Quando si presenta una realtà immaginaria non sempre si riesce ad essere coerenti:  infatti “la realizzazione di una tramvia che collega est ed ovest della città” viene presentata tra le colpe della amministrazione ebraica, ma tale affermazione fa a pugni con quanto si legge subito dopo: “servizi e infrastrutture a uso esclusivo della popolazione ebraica”, ed ancora: “quartieri palestinesi veri e propri ghetti privi dei servizi pubblici necessari”. Insomma, qualcosa non torna. Se poi mancano davvero i servizi pubblici necessari, la vita degli abitanti ne subirebbe inevitabili danni, ma ciò appare in contrasto con le recenti statistiche che vogliono gli arabi palestinesi i più longevi tra tutte le popolazioni arabe. Per quanto riguarda i 200 mila israeliani per quale motivo, bisognerebbe spostarli? Non ci aveva già pensato la Giordania a farlo nel 1948, estromettendo completamente gli ebrei dalla parte occidentale della città? Chiodelli, di fatto propone di arabizzare o giordanizzare di nuovo Gerusalemme Est e di riportare gli ebrei alle linee indifendibili del 1967. Cosa dovrebbe avvenire del Muro Occidentale non ci viene spiegato.

“A essere estranei alla città, ormai, sono i quartieri palestinesi, ridotti a enclave terribilmente povere e degradate. I quartieri palestinesi – afferma Chiodelli – “sono diventati dei veri e propri ghetti, poveri, sovraffollati e privi dei servizi pubblici necessari: sono ormai isole aliene all’interno del mare della città israeliana”.

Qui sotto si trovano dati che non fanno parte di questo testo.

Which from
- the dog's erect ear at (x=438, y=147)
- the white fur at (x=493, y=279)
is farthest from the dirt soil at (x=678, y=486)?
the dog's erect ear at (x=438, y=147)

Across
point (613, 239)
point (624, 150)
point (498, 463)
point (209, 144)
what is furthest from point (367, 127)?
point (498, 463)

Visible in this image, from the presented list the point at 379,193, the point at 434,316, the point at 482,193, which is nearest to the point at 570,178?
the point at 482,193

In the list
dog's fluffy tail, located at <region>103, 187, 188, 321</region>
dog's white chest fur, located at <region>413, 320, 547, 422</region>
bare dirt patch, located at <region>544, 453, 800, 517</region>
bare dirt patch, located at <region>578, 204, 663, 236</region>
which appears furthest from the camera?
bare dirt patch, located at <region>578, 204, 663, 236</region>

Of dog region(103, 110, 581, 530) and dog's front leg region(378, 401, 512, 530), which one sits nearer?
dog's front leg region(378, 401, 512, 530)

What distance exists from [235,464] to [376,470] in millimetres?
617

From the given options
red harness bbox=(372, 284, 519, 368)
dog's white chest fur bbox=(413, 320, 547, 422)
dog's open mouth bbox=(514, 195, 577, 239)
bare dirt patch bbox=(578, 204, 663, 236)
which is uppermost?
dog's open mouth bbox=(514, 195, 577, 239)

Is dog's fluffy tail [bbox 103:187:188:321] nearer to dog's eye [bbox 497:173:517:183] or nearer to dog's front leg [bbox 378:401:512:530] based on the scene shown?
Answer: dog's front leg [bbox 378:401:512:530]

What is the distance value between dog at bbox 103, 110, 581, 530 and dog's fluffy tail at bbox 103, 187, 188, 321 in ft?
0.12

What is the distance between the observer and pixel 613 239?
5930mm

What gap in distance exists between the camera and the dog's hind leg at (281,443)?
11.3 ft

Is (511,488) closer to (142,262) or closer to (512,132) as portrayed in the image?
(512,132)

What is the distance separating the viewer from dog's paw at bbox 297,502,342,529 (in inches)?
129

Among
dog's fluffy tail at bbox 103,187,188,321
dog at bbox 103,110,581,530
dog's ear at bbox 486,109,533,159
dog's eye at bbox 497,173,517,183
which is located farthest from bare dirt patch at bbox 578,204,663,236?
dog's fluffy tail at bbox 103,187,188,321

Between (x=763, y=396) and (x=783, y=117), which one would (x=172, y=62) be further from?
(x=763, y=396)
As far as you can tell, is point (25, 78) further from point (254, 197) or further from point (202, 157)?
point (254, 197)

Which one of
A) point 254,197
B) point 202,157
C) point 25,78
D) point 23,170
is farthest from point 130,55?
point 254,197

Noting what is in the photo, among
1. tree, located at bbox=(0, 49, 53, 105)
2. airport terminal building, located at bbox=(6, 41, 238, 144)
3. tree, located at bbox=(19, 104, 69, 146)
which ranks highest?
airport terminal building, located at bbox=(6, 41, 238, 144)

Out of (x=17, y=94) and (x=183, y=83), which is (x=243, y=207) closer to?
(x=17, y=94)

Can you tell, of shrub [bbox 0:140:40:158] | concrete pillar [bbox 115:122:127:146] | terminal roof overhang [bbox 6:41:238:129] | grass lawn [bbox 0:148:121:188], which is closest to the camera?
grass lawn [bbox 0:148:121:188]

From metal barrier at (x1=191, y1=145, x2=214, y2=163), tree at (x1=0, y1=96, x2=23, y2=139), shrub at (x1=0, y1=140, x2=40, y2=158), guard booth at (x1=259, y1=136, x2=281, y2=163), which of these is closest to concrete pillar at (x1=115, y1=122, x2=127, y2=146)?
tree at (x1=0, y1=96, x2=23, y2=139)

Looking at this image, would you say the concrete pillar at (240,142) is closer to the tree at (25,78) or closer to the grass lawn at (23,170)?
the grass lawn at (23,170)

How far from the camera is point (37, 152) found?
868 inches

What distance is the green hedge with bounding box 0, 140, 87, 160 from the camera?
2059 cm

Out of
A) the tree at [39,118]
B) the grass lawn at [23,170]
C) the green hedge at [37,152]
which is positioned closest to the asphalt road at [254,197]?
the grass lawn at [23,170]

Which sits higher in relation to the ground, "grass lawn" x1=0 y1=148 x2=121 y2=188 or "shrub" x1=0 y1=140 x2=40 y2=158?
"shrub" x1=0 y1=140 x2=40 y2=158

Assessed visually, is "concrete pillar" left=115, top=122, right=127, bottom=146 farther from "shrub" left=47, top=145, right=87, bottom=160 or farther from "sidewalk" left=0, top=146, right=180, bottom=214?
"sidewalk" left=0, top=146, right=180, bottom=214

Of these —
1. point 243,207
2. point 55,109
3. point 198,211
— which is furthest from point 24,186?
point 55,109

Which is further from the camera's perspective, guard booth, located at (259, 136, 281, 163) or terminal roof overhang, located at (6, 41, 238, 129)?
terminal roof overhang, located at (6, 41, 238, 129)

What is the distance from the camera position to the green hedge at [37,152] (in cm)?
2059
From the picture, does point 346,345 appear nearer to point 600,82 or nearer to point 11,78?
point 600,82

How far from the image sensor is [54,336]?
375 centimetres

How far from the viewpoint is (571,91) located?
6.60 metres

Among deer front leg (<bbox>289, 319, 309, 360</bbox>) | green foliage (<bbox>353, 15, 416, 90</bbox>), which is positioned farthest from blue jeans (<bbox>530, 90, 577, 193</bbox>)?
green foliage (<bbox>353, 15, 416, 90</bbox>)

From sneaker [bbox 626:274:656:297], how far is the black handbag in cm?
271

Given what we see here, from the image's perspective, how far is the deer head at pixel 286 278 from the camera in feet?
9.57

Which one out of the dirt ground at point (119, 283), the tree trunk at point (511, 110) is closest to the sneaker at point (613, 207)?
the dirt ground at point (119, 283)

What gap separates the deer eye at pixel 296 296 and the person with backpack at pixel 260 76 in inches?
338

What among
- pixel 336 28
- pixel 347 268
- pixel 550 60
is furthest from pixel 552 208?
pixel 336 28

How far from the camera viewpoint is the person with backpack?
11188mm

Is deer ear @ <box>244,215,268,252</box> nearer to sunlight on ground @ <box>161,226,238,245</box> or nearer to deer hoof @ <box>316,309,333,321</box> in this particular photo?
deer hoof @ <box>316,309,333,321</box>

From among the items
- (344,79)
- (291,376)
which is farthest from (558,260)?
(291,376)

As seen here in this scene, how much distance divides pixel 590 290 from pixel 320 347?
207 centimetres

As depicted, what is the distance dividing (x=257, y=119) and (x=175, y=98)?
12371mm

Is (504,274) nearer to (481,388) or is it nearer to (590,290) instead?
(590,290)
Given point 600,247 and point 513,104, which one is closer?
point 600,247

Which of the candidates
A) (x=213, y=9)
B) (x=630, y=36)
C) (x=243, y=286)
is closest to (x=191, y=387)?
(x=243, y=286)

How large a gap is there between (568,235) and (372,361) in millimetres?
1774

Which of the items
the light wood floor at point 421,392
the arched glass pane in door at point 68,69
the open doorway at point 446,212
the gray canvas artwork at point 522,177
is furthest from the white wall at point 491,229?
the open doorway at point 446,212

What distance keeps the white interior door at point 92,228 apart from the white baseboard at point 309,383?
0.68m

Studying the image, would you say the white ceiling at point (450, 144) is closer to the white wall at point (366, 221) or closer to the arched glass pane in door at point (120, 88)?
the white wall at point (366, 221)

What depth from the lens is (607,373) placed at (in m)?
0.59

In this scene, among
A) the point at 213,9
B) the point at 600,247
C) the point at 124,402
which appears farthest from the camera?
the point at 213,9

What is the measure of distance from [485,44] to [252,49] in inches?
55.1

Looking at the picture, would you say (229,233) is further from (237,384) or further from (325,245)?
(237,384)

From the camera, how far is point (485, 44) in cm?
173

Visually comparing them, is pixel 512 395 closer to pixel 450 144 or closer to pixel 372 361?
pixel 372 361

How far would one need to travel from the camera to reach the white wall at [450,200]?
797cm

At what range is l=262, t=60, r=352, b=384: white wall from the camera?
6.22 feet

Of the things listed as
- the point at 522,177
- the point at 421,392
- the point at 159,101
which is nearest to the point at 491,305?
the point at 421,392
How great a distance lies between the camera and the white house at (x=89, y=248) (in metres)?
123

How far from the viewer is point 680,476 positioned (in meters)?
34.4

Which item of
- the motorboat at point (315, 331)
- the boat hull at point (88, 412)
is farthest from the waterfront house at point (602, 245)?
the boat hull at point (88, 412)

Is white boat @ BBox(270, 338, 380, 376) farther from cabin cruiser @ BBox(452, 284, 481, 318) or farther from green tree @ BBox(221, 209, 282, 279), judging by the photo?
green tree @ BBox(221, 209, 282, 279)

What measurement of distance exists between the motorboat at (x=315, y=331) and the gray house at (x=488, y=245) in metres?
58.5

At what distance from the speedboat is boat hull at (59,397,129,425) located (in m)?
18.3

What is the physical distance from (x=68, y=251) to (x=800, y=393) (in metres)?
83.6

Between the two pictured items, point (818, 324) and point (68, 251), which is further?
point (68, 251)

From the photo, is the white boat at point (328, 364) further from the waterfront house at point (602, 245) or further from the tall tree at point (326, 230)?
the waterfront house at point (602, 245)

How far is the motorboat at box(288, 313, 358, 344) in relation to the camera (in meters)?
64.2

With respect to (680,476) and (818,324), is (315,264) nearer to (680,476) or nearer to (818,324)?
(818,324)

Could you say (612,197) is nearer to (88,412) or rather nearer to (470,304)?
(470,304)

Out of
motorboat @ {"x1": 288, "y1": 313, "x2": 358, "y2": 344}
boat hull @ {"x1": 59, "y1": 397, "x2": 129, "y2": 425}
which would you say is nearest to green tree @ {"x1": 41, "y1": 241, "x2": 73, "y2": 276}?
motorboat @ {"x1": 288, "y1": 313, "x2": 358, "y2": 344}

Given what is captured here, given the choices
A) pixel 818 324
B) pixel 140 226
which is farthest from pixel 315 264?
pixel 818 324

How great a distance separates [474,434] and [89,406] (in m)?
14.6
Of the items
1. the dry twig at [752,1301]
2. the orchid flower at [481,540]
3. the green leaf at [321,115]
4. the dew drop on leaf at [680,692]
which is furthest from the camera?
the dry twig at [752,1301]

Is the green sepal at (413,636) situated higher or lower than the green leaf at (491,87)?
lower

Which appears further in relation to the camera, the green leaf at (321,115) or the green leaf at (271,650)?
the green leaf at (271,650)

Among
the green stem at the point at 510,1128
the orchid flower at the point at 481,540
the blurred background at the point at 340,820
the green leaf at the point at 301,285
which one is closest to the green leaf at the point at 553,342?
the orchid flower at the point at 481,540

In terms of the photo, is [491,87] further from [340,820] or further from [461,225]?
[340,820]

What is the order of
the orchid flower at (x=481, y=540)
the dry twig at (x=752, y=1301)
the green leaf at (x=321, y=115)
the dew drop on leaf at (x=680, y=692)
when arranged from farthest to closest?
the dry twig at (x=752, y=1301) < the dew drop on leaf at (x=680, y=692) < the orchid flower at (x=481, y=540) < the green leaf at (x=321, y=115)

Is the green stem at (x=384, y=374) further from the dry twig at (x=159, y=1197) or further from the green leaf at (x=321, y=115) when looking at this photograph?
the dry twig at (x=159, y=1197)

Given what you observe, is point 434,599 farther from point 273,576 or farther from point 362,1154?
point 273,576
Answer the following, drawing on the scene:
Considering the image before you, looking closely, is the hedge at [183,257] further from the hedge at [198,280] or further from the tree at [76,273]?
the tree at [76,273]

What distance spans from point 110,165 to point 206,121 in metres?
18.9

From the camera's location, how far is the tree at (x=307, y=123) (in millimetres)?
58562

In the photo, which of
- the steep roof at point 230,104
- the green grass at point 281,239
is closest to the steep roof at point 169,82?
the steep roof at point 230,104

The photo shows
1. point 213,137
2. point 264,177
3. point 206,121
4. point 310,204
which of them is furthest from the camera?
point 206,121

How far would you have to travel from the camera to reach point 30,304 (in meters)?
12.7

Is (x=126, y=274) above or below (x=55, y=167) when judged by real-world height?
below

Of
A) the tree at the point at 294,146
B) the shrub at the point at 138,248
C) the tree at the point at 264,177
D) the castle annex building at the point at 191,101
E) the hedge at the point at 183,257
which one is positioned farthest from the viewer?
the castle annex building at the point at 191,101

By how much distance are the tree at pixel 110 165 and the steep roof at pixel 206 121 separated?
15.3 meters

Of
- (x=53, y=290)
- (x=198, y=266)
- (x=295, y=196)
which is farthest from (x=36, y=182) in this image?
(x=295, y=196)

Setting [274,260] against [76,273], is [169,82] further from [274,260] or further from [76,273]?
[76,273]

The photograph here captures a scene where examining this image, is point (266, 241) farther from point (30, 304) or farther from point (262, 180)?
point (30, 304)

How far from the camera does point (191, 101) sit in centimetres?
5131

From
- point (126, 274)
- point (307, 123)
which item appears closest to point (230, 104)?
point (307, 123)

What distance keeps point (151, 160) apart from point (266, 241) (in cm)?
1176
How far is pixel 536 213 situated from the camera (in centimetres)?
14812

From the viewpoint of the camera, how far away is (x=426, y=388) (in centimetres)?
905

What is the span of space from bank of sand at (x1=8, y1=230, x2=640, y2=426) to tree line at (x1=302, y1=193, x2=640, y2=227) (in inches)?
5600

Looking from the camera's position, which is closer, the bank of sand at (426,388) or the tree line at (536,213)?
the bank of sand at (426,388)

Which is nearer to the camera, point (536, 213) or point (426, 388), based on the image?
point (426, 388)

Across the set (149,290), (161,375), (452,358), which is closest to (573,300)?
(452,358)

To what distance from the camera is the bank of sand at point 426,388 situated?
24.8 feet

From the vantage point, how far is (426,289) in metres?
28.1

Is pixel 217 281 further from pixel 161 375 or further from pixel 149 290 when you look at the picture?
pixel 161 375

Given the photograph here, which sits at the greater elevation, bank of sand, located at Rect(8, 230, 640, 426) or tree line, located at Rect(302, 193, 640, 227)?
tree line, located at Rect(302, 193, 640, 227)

La rappresentazione dei quartieri palestinesi di Gerusalemme come favelas è di indubbio impatto letterario. Suscita la dovuta e sentita indignazione per gli “umiliati e offesi” a fronte degli “oppressori” israeliani. Mentre è sicuramente indubbio che i quartieri palestinesi sono meno prosperi di quelli israeliani, più fatiscenti e degradati, non si tratta della conseguenza della cattiveria israeliana, ma di fattori sostanzialmente strutturali della società palestinese in generale, di fatto incapace nel corso degli ultimi settanta anni di essersi sviluppata al passo di quella israeliana. Ma sì sa, la colpa della povertà e del degrado altrui non è mai propria è sempre causata dacoloro i quali non hanno saputo fare meglio. 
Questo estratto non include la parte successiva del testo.